---
title: "Stat 5421 Notes: Review of Baby Statistics"
author: "Charles J. Geyer"
date: "`r format(Sys.time(), '%B %d, %Y')`"
output:
    html_document:
        md_extensions: -tex_math_single_backslash
        mathjax: https://cdnjs.cloudflare.com/ajax/libs/mathjax/2.7.1/MathJax.js?config=TeX-AMS-MML_HTMLorMML
    pdf_document:
        latex_engine: xelatex
---

# License

This work is licensed under a Creative Commons
Attribution-ShareAlike 4.0 International License
(http://creativecommons.org/licenses/by-sa/4.0/).

# What is This?

Chapter 1 of the textbook (Agresti) already reviews bits
of the theory of probability and statistics,
but [IMHO](https://en.wiktionary.org/wiki/IMHO) that chapter is not basic
enough for some students.  Hence this.

# Sample, Population, Parameters, and Statistics

## The Fundamental Scam of Baby Statistics

In most (all, [AFAIK](https://en.wiktionary.org/wiki/AFAIK)) intro statistics
classes, the theory of
probability is dumbed down to the theory of simple random sampling from a
finite population.  This makes much of the discussion of probability theory
in such classes wrong or at least wrongheaded or incoherent.

In real probability theory (like that taught in theory classes
like Stat 4101–4102 or 5101–5102 at the [U of M](https://umn.edu))
probabilities can be any numbers between
zero and one, inclusive, not just rational numbers, as arise in finite
population sampling.  Also in real probability theory we allow infinite
sample spaces (sets of possible outcomes of random processes), and that
requires calculus for actually doing the math (which is why those theory
classes require calculus).  But this course requires neither calculus
nor those theory courses as a prerequisite.  So we will have to handwave
some of the mathematical issues.  But we won't dumb it down quite as much
as baby statistics courses do.

So in statistics we are interested in random "samples" from finite
"populations" except not really.  This language actually makes no sense
when we have infinite sample spaces.  It just becomes a bad metaphor when
we are "sampling" from an infinite "population".

## Independent and Identically Distributed, Probability Distributions

So we replace "sample" and "population" with the notion of *independent and
identically distributed* (IID) data.  What corresponds to the "population" in
the finite-population-sampling picture is a *probability model*, also called
a *probability distribution*.  You may have already met some of these in
previous statistics courses.  Those courses certainly used
the *binomial distribution*, the *normal distribution*, the *t distribution*
and the *F distribution*.  But they may have been very sloppy in their
discussion (dumbing things down to the point of actually being incorrect).

In this course, we will have no use for the t and F distributions.
They only apply when the data are assumed to be normally distributed.
But this course is about *discrete data*, also called *categorical data*.
Normally distributed data is *continuous* not *discrete*.  Hence no
t and F.  We will introduce some other distributions (chi-square,
Poisson, multinomial, product multinomial, multivariate normal), but
not on this page.  They can wait until we start with Chapter 1 of Agresti.

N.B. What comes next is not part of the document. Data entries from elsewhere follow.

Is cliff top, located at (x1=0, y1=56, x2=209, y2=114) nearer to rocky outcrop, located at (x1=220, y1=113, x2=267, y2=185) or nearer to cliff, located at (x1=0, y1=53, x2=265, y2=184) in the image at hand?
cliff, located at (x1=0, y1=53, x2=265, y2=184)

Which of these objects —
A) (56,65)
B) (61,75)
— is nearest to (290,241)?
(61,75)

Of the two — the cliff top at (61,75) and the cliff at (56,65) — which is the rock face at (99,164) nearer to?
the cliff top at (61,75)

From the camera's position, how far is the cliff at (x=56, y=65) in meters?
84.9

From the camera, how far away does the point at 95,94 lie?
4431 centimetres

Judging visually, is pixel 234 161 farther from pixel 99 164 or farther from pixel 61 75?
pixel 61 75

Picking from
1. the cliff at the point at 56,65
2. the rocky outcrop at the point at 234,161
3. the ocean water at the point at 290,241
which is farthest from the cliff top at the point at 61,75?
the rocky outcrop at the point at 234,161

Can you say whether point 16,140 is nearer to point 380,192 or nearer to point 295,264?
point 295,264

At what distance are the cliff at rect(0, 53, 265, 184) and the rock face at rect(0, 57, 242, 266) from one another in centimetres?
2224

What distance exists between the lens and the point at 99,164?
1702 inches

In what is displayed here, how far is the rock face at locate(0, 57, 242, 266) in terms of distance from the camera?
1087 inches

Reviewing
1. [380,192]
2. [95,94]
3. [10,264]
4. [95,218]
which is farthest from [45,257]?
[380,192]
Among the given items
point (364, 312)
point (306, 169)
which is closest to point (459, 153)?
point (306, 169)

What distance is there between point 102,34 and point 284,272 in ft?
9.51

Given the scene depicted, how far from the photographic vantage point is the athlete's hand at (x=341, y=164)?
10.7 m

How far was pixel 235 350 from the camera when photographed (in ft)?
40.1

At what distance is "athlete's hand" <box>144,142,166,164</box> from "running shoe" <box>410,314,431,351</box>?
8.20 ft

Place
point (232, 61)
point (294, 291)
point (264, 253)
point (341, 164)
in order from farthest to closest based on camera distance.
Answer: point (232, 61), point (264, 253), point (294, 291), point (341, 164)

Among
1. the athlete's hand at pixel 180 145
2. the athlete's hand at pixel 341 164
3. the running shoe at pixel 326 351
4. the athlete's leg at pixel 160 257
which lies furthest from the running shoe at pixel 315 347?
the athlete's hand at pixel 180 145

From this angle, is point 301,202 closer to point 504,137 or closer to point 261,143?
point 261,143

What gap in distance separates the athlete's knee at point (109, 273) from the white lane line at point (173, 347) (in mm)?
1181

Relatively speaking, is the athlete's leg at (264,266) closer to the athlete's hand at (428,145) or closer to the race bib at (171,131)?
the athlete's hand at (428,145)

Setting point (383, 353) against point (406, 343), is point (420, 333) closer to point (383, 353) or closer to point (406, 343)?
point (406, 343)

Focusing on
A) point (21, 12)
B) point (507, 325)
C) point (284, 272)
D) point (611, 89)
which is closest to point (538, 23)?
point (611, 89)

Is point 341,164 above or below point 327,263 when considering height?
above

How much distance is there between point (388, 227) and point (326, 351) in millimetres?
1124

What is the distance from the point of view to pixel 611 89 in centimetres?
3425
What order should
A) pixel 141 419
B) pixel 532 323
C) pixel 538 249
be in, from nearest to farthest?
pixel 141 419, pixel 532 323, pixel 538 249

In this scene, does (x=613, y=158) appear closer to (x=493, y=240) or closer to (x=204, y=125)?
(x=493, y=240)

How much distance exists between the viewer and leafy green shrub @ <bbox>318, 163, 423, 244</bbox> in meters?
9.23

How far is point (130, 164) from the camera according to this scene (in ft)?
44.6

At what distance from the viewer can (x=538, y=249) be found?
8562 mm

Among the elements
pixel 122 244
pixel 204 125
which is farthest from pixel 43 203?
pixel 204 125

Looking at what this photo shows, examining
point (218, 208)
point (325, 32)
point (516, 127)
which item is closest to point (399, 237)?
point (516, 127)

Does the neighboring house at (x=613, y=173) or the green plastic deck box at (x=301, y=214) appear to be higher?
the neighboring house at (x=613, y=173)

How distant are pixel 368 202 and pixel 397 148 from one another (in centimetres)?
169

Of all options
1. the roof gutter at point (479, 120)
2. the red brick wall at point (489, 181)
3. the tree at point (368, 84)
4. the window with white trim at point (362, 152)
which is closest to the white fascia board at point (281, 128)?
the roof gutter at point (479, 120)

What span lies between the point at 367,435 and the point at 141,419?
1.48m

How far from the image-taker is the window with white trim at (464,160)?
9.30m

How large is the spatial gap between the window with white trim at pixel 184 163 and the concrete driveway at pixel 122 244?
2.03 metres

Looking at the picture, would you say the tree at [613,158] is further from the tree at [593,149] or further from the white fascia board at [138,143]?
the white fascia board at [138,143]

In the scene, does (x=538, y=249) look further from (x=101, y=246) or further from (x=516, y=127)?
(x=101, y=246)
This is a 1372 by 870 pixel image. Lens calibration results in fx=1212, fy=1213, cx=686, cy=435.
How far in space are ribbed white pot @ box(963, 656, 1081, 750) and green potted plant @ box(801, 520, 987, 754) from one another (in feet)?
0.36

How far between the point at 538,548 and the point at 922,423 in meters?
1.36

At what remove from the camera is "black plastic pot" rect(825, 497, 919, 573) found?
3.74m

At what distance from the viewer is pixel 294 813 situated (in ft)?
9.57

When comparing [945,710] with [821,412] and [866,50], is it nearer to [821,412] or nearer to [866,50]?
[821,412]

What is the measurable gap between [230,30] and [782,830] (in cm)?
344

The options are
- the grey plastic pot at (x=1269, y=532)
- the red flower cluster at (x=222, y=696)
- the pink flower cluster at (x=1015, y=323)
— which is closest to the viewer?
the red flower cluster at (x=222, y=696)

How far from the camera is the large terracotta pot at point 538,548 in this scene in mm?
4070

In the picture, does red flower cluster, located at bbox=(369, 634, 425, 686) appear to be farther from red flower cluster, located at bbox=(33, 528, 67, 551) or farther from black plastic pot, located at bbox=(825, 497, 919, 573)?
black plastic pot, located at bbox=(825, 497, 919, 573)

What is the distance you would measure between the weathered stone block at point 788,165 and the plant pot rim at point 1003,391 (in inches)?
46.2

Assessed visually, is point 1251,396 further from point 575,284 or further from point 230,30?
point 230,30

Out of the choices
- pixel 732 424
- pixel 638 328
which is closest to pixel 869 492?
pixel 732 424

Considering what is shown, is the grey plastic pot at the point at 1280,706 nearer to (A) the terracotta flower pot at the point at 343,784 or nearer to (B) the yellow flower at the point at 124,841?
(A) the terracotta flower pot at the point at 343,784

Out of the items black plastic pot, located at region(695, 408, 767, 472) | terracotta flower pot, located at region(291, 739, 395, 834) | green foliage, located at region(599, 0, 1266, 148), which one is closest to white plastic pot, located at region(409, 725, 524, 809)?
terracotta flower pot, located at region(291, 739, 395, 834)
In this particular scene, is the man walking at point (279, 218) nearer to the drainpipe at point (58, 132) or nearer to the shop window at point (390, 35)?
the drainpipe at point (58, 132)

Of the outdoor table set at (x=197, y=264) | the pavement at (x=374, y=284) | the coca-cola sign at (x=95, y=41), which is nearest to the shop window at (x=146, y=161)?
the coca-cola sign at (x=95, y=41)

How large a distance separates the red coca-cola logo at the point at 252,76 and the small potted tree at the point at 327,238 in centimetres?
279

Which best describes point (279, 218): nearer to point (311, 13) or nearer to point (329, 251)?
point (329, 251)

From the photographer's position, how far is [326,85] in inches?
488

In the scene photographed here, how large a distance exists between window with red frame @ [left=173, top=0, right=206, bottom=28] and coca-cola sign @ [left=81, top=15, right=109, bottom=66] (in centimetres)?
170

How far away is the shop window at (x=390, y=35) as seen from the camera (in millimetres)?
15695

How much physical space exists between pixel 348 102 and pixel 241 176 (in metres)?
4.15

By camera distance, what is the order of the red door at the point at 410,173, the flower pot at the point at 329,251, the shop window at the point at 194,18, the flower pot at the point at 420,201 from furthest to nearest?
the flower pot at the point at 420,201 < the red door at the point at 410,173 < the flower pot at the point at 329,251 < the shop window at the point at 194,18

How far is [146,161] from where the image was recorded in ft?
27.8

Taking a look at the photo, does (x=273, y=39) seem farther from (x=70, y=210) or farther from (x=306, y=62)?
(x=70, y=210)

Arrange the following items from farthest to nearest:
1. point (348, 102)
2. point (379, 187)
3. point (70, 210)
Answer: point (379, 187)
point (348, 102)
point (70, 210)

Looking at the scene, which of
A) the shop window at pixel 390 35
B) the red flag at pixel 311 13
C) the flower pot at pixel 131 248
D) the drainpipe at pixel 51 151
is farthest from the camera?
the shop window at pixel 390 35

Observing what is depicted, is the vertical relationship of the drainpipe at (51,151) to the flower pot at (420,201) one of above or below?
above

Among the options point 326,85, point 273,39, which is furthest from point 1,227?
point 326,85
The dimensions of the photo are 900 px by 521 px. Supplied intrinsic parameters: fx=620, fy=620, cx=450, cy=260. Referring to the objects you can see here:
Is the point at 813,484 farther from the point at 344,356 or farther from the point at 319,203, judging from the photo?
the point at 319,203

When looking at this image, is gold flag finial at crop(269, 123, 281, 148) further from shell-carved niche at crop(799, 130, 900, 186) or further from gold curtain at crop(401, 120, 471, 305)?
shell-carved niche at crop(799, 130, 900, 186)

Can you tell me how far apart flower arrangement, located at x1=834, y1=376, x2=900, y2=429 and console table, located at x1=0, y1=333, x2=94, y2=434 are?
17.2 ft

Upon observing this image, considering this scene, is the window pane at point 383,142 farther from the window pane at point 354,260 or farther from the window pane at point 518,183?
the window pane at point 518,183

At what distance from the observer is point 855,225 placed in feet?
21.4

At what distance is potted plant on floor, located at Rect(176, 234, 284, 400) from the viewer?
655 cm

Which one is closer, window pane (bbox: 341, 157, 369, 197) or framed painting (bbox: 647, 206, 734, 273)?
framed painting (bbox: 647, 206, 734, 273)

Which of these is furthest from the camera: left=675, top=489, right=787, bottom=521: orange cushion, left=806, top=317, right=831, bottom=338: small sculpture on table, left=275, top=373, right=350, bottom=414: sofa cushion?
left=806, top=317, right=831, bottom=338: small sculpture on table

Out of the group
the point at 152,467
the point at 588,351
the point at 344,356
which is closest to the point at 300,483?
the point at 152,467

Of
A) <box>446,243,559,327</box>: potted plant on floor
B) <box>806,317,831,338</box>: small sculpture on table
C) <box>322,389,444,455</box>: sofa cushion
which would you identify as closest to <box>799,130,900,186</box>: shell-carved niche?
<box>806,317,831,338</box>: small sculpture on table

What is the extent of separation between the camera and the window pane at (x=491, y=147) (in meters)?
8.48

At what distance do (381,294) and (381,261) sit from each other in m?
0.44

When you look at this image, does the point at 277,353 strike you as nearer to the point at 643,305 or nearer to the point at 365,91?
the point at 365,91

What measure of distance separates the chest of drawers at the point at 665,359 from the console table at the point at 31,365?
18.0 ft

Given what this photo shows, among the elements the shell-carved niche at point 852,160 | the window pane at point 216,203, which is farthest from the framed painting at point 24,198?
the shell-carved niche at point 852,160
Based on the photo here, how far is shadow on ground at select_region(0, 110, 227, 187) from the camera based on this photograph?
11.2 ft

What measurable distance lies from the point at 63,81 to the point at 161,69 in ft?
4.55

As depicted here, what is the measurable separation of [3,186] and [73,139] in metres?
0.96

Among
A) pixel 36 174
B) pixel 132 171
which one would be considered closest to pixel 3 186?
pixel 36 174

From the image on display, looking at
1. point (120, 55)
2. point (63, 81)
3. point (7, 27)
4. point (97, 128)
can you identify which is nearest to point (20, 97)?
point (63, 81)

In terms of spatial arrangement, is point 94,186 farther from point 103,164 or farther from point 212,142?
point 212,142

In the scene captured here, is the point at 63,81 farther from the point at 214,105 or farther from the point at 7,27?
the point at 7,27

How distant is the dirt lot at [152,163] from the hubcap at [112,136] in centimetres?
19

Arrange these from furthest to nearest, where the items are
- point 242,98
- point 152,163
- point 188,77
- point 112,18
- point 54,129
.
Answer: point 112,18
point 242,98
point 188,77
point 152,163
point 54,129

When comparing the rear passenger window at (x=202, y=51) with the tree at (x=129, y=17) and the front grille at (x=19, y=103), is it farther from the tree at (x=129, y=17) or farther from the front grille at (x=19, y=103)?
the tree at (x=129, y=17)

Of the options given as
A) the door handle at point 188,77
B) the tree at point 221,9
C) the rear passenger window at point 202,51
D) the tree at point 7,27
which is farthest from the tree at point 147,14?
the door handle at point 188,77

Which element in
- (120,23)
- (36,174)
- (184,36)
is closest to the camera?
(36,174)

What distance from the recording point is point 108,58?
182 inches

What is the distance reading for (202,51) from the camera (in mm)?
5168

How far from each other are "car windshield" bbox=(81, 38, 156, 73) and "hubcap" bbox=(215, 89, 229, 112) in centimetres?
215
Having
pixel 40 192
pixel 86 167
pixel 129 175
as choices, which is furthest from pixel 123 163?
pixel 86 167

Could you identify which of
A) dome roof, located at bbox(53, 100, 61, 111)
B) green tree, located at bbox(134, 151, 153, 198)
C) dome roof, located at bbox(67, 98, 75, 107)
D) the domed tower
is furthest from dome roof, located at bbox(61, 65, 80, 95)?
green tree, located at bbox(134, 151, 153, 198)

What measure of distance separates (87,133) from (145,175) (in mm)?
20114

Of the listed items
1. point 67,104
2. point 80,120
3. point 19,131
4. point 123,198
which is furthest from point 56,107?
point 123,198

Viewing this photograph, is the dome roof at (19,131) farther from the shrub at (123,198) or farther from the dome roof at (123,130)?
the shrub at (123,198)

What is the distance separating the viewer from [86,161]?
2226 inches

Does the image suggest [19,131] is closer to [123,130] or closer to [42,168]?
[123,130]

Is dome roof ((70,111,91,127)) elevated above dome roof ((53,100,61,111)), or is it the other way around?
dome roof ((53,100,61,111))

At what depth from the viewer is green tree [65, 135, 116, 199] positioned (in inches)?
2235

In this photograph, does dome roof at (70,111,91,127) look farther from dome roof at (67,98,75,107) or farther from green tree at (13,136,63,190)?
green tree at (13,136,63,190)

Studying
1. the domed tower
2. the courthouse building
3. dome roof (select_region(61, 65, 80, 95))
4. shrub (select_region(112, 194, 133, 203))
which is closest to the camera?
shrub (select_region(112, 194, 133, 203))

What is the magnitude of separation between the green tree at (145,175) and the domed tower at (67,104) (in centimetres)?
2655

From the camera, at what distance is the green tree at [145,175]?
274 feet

A sequence of observations is IID if every random variable in the sequence
has the same distribution (that's the *identically distributed* part) and
the value of any single random variable or any set of random variables
has nothing whatsoever to do with any other random variables (separately
or collectively, that's the *independent* part).  Here and everywhere
else in probability and statistics *independent* means
*stochastically independent*.  We will [eventually](ch1.html#iid) give
a more rigorous definition of IID, but this will have to do for now.

## The Sample is Not the Population

When teaching baby statistics, I repeat this section heading as often as
possible.  This is the most fundamental issue in statistics.  Your data are
*wrong*.  They do not tell you what you want to know — no matter how much
effort you put into collecting it.

## And Statistics are Not the Parameters They Estimate

In statistics (the subject) we call properties of the probability model
*parameters*.  Usually the true probability model of the data is *unknown*.
That is why we are doing statistics, we are trying to find out about the
true unknown probability model (metaphorically, find out about the "population")
by computing the analogous properties for a (hopefully) representative sample
from the "population".  Those quantities that we calculate from the sample
(that do not depend on the unknown population parameters) are called
*statistics* (singular *statistic*).

Thus we have *statistics* the academic subject whose practitioners are called
statisticians.  And we have *statistic* a technical term of this academic
subject that refers to functions of random data only (that do not depend on
unknown parameters).

Statistics of the second kind are used to *estimate* unknown parameters.
For example, the sample mean (a *statistic*) is an estimate of
the population mean (a *parameter*) and the
sample standard deviation (a *statistic*) is an estimate of
the population standard deviation (a *parameter*).

The "estimate" is there to remind you that statistics are not the
parameters they estimate.  The sample mean is not the population mean.
The sample mean is a random quantity (because the data are random).
The population is not random (unless you are a Bayesian, but we ignore that
for now).  Hence the sample mean (because it is random) has a very small
probability (perhaps zero) of being exactly equal to the population mean.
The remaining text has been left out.